▶ Short exercise: Below are the records. Restate word for word every line from the one that contains "By looking at the" through the final line, both included.

Collection entries:
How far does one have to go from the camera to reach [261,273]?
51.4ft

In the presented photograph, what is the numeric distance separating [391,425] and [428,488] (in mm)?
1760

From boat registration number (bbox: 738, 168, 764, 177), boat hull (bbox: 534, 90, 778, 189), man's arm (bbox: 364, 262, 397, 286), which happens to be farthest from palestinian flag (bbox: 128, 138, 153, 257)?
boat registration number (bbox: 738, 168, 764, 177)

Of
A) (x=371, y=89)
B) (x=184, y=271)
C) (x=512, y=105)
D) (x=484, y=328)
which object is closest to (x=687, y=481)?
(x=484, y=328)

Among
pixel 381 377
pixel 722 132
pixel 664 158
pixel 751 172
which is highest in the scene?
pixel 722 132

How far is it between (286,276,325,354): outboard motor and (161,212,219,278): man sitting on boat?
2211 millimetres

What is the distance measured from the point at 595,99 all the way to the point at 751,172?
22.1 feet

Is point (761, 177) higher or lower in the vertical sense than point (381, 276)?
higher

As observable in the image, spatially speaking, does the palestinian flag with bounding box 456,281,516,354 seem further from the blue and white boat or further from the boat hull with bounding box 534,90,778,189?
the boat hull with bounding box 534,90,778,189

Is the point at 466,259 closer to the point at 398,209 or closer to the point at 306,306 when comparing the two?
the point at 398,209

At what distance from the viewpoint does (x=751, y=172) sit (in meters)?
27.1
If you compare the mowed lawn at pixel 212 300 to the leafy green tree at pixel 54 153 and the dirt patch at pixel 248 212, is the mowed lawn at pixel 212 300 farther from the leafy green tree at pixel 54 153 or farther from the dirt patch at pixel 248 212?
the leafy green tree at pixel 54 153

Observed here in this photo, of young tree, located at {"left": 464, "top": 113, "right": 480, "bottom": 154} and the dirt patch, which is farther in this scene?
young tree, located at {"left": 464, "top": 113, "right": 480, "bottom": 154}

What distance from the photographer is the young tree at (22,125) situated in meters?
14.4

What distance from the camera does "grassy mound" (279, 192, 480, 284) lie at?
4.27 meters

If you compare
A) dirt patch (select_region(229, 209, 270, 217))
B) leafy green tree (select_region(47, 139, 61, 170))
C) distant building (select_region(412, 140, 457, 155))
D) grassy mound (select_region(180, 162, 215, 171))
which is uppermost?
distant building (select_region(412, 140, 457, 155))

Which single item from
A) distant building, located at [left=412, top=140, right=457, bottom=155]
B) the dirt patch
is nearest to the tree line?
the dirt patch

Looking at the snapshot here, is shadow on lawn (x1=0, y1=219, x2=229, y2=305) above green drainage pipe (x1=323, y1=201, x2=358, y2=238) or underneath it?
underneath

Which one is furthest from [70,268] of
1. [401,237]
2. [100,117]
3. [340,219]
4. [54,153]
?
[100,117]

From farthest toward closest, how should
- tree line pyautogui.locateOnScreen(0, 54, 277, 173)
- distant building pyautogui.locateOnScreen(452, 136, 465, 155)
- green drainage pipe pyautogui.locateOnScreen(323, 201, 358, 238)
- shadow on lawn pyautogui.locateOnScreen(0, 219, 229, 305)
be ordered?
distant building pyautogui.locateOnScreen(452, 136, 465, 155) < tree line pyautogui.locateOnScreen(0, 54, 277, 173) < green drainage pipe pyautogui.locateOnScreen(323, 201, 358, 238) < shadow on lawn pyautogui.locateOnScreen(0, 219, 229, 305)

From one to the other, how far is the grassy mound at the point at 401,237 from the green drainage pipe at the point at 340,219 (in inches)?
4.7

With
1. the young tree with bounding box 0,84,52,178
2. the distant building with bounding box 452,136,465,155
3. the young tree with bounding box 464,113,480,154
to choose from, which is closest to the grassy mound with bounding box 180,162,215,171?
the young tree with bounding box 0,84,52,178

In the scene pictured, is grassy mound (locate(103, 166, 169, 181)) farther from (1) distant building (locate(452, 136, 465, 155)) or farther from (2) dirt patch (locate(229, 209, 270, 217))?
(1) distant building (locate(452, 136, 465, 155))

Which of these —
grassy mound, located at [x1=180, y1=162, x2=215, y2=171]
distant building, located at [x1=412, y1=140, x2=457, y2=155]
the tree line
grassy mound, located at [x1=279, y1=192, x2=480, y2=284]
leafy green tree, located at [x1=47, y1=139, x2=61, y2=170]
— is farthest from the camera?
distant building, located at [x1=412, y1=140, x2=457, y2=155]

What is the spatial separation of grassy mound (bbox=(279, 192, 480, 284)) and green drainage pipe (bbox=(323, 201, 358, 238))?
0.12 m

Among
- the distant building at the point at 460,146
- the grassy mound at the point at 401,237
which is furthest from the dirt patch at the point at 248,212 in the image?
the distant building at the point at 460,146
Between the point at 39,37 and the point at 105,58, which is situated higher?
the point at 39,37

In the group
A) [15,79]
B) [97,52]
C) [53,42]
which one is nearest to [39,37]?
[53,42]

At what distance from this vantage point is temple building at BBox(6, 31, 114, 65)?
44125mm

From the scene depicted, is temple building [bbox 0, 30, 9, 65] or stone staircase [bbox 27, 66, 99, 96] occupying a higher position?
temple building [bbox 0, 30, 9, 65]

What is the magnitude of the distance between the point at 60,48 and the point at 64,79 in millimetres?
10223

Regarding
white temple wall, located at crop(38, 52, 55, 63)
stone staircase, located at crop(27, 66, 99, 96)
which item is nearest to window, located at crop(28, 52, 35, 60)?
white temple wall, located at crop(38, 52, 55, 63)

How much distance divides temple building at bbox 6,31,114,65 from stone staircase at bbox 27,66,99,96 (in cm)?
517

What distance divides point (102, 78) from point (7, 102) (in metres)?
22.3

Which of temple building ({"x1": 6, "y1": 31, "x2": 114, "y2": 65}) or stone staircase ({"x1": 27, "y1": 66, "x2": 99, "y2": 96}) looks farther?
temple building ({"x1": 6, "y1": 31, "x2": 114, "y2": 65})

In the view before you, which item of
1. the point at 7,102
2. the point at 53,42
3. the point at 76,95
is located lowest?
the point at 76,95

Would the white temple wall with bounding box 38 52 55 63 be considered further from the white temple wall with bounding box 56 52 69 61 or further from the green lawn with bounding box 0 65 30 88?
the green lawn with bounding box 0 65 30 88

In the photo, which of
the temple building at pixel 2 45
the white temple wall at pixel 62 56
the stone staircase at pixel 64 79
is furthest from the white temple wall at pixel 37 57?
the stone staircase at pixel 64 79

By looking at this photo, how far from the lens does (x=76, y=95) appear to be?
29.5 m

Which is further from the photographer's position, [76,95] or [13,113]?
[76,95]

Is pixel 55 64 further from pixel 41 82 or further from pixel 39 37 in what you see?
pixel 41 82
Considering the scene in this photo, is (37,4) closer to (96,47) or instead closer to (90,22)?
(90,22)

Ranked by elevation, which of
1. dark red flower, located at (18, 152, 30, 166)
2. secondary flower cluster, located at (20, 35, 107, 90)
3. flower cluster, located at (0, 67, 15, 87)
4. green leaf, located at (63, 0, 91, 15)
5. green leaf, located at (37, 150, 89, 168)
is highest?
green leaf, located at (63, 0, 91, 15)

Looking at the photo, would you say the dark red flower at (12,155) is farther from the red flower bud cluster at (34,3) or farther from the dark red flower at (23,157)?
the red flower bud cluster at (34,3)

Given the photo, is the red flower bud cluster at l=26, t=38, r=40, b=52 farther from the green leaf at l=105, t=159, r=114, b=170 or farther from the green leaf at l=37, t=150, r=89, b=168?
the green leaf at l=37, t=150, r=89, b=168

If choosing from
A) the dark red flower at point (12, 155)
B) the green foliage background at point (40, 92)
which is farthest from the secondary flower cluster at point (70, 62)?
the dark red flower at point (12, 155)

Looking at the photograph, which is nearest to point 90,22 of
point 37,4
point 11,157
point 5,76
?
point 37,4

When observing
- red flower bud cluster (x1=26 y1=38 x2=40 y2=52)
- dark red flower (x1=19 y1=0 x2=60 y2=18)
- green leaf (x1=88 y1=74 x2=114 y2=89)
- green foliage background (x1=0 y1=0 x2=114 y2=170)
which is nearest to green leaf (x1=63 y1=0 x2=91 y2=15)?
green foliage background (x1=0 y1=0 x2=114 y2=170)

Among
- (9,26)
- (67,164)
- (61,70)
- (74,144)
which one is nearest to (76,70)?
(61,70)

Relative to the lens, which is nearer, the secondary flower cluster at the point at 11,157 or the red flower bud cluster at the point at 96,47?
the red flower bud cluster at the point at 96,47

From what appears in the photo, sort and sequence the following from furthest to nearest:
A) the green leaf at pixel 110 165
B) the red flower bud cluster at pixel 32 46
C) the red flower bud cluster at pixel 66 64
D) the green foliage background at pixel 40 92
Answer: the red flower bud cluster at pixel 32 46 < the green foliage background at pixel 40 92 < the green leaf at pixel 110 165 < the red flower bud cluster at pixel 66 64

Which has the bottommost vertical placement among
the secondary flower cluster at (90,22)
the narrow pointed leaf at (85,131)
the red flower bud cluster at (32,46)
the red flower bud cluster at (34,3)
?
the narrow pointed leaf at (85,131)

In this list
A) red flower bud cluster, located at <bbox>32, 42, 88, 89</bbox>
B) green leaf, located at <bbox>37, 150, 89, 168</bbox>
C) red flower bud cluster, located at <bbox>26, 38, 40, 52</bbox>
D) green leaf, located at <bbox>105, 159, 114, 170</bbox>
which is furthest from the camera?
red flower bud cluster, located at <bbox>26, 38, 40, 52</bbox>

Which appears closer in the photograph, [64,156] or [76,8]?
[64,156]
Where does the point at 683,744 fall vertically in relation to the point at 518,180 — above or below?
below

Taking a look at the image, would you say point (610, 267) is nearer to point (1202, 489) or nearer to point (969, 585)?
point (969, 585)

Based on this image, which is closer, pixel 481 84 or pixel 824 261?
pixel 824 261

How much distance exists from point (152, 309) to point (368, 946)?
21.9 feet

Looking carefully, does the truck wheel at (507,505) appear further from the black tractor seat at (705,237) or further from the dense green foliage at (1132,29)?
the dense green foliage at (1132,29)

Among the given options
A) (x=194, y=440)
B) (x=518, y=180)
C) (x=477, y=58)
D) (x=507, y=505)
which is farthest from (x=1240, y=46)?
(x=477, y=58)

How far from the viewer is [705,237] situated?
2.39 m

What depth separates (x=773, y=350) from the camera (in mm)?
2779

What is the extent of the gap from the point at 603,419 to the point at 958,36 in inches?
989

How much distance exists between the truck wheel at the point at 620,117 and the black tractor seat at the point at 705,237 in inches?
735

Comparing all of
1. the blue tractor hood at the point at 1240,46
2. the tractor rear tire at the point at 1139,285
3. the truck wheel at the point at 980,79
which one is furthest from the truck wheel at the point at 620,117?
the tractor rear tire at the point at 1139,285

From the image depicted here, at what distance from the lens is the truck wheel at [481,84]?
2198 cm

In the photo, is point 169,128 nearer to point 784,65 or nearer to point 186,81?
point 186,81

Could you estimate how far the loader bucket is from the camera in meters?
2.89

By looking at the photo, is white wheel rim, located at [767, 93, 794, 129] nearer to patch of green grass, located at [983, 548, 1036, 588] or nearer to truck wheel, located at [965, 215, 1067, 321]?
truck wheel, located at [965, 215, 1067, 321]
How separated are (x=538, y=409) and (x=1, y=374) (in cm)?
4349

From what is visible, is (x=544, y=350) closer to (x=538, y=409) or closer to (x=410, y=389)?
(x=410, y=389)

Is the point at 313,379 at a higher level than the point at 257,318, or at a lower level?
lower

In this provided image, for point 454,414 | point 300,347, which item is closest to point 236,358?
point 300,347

▶ Reply:
By looking at the photo, is white wheel rim, located at [767, 93, 794, 129] nearer to patch of green grass, located at [983, 548, 1036, 588] or nearer to truck wheel, located at [965, 215, 1067, 321]?
truck wheel, located at [965, 215, 1067, 321]
How separated are (x=538, y=409) and (x=1, y=374) (in cm)?
4349

From what is visible, is (x=544, y=350) closer to (x=538, y=409) or closer to (x=410, y=389)?
(x=410, y=389)

Is the point at 313,379 at a higher level than the point at 257,318, or at a lower level?
lower

In this provided image, for point 454,414 | point 300,347, which item is closest to point 236,358?
point 300,347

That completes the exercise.